◆ Records shown:
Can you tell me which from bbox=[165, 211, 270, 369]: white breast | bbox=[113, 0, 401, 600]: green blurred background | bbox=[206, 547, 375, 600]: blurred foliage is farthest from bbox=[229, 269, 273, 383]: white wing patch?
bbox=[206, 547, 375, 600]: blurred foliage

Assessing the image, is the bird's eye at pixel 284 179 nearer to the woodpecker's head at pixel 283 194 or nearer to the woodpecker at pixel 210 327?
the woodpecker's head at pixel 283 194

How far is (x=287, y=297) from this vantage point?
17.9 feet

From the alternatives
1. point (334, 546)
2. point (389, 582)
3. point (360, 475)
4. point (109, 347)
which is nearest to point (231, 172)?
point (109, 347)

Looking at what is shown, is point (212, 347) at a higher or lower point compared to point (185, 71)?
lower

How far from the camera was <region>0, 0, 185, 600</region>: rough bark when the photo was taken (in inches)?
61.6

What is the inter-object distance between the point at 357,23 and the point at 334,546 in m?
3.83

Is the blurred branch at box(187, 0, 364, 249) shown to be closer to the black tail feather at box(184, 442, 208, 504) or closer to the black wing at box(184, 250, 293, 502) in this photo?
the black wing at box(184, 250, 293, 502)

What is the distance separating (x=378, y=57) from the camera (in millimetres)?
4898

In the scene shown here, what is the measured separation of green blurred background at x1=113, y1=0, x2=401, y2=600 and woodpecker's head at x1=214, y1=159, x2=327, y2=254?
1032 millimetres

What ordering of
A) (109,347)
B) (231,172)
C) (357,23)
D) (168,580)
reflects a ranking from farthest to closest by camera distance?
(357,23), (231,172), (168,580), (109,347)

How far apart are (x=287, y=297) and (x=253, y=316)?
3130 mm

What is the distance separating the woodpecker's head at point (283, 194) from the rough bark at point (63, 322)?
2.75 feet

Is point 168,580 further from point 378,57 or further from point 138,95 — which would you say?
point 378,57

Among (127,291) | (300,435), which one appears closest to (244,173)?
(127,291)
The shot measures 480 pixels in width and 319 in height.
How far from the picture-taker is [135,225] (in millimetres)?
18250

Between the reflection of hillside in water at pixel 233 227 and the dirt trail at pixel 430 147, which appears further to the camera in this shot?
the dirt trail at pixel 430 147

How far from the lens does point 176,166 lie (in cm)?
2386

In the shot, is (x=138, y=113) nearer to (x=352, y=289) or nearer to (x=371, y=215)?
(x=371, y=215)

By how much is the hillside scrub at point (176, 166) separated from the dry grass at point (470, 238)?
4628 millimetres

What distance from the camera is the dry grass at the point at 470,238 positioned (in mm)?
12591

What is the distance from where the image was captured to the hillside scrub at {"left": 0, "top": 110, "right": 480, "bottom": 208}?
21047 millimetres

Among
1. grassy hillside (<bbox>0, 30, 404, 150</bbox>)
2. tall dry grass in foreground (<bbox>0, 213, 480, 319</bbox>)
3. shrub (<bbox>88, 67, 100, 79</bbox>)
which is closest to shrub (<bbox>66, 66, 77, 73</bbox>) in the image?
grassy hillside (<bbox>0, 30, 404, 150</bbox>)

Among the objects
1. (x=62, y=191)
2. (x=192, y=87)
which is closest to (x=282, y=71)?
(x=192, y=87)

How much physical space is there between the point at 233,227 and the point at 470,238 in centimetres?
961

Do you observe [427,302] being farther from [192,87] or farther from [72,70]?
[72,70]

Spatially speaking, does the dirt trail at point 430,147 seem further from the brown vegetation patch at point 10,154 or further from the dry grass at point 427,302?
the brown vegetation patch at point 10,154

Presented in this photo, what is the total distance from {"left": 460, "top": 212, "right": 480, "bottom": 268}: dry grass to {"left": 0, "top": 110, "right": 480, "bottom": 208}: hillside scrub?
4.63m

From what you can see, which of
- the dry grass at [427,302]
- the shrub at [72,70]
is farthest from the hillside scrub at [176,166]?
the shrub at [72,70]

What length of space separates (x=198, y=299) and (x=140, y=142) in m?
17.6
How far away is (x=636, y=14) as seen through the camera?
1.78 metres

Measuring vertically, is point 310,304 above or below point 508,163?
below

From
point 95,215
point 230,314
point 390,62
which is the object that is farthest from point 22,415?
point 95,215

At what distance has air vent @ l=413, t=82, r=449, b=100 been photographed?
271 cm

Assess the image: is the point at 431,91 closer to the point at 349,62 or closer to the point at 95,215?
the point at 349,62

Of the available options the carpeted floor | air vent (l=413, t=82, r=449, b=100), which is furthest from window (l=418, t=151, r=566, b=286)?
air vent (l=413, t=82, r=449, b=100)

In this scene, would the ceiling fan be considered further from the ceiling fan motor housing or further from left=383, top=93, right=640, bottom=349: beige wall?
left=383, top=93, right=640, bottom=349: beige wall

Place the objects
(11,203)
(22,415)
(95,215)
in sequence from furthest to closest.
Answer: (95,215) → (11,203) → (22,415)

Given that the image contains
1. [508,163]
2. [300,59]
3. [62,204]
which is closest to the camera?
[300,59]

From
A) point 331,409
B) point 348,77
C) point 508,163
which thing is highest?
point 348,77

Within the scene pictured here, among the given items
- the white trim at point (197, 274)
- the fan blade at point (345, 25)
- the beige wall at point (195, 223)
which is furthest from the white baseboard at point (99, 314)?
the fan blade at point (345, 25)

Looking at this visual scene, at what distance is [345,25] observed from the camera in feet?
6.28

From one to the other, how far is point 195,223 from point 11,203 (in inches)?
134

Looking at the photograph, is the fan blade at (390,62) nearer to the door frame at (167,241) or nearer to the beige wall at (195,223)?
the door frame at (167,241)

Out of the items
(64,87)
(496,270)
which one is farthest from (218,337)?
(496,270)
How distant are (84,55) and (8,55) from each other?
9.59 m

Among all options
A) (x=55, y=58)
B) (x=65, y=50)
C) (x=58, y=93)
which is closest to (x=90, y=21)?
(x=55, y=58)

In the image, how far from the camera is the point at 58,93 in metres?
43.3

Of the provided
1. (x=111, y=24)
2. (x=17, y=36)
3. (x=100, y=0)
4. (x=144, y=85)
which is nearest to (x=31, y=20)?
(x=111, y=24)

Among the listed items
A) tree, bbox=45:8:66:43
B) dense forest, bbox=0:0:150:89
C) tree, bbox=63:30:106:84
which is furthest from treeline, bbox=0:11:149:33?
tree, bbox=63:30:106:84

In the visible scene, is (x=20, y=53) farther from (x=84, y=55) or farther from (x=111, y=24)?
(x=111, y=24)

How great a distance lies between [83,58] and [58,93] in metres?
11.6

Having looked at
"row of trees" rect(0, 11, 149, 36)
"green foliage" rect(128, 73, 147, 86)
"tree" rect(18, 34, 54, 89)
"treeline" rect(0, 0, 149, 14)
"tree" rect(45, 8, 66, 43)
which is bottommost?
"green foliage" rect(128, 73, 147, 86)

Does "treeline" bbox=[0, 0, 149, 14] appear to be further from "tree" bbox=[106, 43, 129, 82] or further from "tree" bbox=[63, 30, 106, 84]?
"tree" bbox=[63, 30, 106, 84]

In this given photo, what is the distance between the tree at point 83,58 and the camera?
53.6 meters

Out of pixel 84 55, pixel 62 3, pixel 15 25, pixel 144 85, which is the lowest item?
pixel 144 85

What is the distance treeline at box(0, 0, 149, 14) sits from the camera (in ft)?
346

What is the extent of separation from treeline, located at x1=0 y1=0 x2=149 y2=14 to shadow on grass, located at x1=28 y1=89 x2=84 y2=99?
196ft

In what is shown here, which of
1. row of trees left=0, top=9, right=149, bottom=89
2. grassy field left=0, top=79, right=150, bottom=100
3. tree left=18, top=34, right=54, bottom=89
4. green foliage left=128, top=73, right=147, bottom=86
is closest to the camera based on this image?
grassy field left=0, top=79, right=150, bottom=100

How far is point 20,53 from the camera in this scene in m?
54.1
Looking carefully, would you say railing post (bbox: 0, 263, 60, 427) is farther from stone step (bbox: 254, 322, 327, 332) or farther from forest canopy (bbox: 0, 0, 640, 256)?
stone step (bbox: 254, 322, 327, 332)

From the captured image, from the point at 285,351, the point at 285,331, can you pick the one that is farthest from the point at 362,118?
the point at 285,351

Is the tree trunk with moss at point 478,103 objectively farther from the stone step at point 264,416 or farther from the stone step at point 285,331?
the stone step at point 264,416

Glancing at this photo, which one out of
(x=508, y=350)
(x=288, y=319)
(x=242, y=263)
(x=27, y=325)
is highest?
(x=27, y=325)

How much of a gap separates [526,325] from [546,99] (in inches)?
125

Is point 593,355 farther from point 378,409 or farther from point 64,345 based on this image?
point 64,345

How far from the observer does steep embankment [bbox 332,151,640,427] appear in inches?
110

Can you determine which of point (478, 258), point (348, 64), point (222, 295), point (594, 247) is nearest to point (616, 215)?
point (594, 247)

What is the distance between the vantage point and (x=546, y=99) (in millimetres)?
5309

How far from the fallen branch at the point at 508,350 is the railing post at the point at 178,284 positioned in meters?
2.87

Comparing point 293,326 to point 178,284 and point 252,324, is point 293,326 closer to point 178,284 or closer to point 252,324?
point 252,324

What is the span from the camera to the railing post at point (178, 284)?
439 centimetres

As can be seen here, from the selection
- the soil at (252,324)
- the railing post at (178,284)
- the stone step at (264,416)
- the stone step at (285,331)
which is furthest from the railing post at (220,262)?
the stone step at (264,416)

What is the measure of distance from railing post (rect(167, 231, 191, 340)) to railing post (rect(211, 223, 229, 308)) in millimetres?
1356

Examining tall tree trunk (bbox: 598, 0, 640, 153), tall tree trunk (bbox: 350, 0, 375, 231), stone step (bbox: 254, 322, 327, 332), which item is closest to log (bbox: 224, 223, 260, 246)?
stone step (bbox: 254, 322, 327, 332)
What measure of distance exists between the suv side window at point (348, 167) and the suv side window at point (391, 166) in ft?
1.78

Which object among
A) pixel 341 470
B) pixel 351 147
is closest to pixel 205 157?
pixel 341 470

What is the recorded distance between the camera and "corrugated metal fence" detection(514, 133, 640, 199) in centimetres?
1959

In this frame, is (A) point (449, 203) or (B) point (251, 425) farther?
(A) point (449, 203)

◆ Aim of the task: Rewrite the lines from the one containing "Comparing point 293,326" through the one containing "439 centimetres", inclusive, replacing "railing post" with "fence post" and keeping everything else the same.

◆ Full response:
Comparing point 293,326 to point 178,284 and point 252,324, is point 293,326 closer to point 178,284 or closer to point 252,324?
point 252,324

What is the span from the camera to the fence post at point (178, 284)?
439 centimetres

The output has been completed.